In Italia l’obesità infantile è triplicata negli ultimi trent’anni, e il nostro Paese e’ ai primi posti in Europa per numero di bambini obesi. Solo in Lombardia, i bambini in sovrappeso sono il 19,3% e gli obesi il 5,6%,; un dato che colloca la regione in una posizione migliore rispetto alla media dei bambini obesi in Italia (9,3%) ma purtroppo in linea per quanto riguarda quelli sovrappeso (21,3%).

È per arrestare questo fenomeno che Barilla, Coop e Danone, insieme alle rispettive fondazioni, si sono unite per sviluppare progetti educativi a partire dai più piccoli.

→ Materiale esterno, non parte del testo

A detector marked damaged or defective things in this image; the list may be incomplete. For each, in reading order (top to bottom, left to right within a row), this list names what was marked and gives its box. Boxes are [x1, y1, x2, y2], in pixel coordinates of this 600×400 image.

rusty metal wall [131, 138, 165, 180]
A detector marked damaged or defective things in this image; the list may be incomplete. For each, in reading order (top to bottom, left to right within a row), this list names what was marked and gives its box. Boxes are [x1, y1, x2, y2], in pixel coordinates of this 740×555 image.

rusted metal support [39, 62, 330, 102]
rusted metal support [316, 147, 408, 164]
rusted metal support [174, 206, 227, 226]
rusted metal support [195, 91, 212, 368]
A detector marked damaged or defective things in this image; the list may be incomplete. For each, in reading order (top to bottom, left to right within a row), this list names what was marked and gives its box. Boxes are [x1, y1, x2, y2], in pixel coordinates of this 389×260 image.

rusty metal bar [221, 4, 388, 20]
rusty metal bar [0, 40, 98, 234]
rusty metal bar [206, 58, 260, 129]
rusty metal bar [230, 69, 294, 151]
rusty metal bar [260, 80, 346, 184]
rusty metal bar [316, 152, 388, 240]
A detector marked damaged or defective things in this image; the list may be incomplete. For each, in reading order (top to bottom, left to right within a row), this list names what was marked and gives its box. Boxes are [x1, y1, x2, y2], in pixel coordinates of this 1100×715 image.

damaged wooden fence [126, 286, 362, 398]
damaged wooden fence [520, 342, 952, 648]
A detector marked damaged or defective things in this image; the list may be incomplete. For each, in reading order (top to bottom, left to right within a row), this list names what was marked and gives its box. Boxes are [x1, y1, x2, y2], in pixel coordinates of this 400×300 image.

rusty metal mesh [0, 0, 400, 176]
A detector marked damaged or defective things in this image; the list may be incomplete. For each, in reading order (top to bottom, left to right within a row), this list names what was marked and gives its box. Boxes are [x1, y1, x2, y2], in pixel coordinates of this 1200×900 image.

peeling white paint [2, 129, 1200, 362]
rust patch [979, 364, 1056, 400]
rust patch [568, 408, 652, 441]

Secondo gli ultimi dati Unicef, ben un milione tra bambini e adolescenti è obeso, e questo dato colloca l’Italia al secondo posto a livello mondiale per la diffusione dell’obesità infantile tra i maschi (21%) e quarta per l’incidenza tra le bambine (14%).

Un problema anche economicamente rilevante, se si pensa che questi numeri costano al sistema sanitario 4,5 miliardi di euro ogni anno. Da qui, l’importanza di parlare con un linguaggio concreto e progetti a portata di bambini e famiglie, per promuovere una dieta mediterranea e uno stile di vita più orientato al movimento.